Deprivation of Liberty Safeguards.
There can be circumstances when vulnerable individuals in care need to have their independence removed or their free will restricted in some way, if it is in their own best interests and safety, and to prevent them from coming to harm, or from harming others.
These restrictions on an individual’s freedom are known as ‘deprivation of liberty’.
But isn’t it against the European Convention of Human Rights (ECHR) to deprive someone of their liberty?
Yes, strictly speaking, it is – unless there are good reasons.
It is recognised under Article 5 ECHR that: “Everyone has the right to liberty and security of person.
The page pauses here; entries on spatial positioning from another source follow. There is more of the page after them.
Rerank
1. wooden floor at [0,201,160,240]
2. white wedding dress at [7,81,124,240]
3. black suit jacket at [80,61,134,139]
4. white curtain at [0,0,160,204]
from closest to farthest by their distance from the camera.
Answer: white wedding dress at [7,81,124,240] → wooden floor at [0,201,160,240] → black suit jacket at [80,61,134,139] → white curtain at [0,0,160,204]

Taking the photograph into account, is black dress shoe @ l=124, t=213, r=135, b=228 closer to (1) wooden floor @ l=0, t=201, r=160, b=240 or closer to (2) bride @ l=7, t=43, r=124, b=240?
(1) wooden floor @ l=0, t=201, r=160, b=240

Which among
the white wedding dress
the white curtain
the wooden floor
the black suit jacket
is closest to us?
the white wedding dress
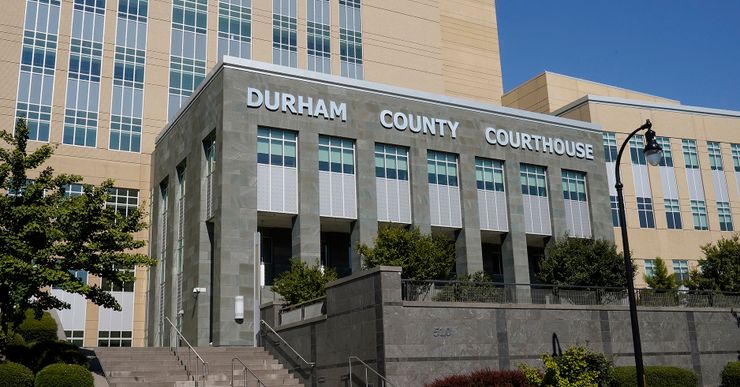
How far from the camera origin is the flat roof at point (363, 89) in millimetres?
38250

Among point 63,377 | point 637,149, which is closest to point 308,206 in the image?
point 63,377

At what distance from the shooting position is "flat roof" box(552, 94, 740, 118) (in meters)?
52.4

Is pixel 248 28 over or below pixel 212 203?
over

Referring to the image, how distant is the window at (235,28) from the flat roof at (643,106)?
23.8 meters

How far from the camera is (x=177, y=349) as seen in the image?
99.1 ft

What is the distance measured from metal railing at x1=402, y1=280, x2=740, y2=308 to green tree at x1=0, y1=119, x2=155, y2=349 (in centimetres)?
937

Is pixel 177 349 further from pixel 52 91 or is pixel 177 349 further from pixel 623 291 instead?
pixel 52 91

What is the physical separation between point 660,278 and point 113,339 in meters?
34.0

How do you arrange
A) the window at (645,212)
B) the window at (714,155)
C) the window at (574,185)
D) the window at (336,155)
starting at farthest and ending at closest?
1. the window at (714,155)
2. the window at (645,212)
3. the window at (574,185)
4. the window at (336,155)

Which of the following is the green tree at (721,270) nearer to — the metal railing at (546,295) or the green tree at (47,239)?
the metal railing at (546,295)

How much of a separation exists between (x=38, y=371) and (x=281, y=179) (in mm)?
16639

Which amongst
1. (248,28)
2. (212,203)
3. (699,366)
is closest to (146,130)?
(248,28)

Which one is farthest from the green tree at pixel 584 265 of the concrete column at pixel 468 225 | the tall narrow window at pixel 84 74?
the tall narrow window at pixel 84 74

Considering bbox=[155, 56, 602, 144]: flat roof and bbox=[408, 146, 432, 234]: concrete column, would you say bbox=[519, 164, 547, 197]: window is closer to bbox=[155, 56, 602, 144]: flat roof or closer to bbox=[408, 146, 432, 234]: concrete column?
bbox=[155, 56, 602, 144]: flat roof
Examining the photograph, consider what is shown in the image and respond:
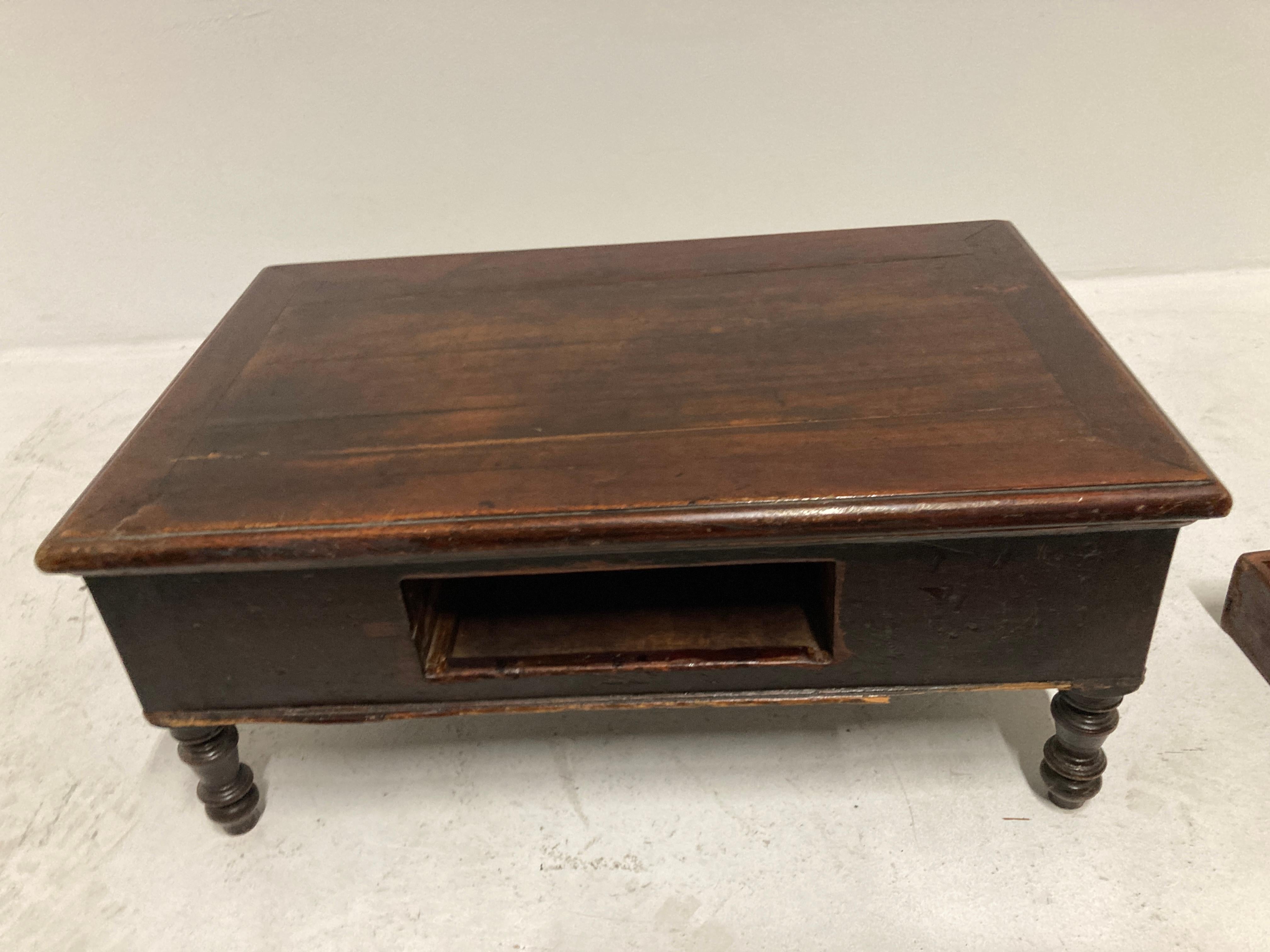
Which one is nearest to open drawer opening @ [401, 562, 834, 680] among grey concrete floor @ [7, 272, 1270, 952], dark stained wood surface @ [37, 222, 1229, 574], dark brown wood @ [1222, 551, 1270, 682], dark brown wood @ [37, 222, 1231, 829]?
dark brown wood @ [37, 222, 1231, 829]

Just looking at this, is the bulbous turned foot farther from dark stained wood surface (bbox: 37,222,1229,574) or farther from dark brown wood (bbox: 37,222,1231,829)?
dark stained wood surface (bbox: 37,222,1229,574)

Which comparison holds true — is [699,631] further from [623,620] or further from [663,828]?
[663,828]

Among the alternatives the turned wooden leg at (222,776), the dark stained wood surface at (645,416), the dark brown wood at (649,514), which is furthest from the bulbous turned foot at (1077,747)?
the turned wooden leg at (222,776)

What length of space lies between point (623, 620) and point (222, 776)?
60 centimetres

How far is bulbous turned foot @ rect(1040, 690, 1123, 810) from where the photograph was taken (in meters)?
1.44

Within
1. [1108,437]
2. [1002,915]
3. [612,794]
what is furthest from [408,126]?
[1002,915]

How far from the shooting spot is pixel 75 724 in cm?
179

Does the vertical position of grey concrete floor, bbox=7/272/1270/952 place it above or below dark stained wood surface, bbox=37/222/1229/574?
below

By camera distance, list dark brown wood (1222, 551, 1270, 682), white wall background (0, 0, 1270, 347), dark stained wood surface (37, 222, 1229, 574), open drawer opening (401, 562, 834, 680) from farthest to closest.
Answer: white wall background (0, 0, 1270, 347) < dark brown wood (1222, 551, 1270, 682) < open drawer opening (401, 562, 834, 680) < dark stained wood surface (37, 222, 1229, 574)

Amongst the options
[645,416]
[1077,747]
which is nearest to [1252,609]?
[1077,747]

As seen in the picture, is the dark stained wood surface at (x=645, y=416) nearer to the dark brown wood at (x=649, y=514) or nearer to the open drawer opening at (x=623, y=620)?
the dark brown wood at (x=649, y=514)

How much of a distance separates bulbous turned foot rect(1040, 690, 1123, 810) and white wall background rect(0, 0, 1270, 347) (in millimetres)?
1547

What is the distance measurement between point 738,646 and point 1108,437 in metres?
0.51

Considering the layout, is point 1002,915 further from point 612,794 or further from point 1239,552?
point 1239,552
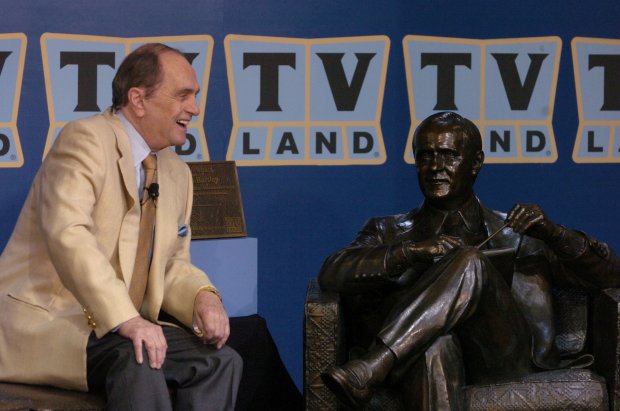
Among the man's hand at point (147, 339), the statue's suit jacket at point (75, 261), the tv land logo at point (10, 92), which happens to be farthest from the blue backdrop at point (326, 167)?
the man's hand at point (147, 339)

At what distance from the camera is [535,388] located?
11.7 feet

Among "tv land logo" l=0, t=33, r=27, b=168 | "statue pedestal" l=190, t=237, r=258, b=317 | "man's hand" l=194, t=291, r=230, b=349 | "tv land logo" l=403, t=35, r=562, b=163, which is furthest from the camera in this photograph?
"tv land logo" l=403, t=35, r=562, b=163

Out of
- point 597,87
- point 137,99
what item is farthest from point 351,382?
point 597,87

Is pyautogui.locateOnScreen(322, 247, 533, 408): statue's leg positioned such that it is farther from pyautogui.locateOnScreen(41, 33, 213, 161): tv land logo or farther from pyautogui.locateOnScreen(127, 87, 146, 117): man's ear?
pyautogui.locateOnScreen(41, 33, 213, 161): tv land logo

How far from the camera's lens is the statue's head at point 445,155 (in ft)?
13.0

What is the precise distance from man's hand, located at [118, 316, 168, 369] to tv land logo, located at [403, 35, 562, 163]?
7.30 ft

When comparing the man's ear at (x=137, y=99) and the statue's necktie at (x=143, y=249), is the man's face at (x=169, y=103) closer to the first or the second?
the man's ear at (x=137, y=99)

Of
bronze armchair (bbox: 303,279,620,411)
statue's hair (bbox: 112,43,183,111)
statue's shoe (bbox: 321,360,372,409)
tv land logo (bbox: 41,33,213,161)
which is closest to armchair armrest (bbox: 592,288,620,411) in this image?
bronze armchair (bbox: 303,279,620,411)

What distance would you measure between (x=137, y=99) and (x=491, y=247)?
4.89ft

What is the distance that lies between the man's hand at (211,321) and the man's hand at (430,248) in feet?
2.52

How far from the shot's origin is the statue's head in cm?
395

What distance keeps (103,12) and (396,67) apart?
54.3 inches

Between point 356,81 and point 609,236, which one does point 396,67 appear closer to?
point 356,81

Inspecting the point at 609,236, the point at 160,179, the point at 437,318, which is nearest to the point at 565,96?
the point at 609,236
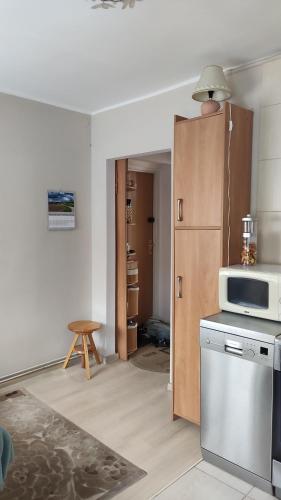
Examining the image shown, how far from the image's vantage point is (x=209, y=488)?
80.3 inches

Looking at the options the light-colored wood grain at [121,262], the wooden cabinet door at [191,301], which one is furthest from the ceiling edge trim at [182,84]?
the wooden cabinet door at [191,301]

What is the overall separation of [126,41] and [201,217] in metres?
1.15

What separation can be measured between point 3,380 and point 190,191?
2.28 metres

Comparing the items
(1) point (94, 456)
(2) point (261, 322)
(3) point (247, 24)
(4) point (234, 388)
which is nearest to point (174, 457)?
(1) point (94, 456)

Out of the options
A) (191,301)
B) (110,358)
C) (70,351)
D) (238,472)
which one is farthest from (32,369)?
(238,472)

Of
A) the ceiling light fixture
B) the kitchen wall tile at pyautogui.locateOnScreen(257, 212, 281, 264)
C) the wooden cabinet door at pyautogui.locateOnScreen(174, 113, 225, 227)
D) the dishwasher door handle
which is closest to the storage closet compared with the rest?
→ the wooden cabinet door at pyautogui.locateOnScreen(174, 113, 225, 227)

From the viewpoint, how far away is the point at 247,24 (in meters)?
2.03

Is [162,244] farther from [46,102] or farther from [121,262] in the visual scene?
[46,102]

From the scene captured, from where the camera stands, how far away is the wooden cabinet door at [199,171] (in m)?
2.32

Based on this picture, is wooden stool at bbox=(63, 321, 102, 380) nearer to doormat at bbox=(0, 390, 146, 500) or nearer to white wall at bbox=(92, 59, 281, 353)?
white wall at bbox=(92, 59, 281, 353)

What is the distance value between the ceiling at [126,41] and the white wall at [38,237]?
425mm

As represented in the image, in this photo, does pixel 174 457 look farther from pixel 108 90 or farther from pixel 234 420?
pixel 108 90

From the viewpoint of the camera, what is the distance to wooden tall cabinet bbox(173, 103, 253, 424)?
2.33m

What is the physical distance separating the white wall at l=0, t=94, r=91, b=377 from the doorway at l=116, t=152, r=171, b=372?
0.38 meters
No one should be deprived of his liberty save… in accordance with a procedure prescribed by law”.
However, even when a person is deprived of their liberty, they still have rights – as provided for under the Mental Capacity Act 2005 Deprivation of Liberty Safeguards (known as ‘MCA DOLS’ or just ‘DOLS’ for short).
DOLS is an amendment to the Mental Capacity Act 2005, and applies to England and Wales only.
What is DOLS?
DOLS is a legal procedure that provides extra protection and safeguards for vulnerable individuals, who lack mental capacity, and whose liberty is being deprived in contravention of their Human Rights.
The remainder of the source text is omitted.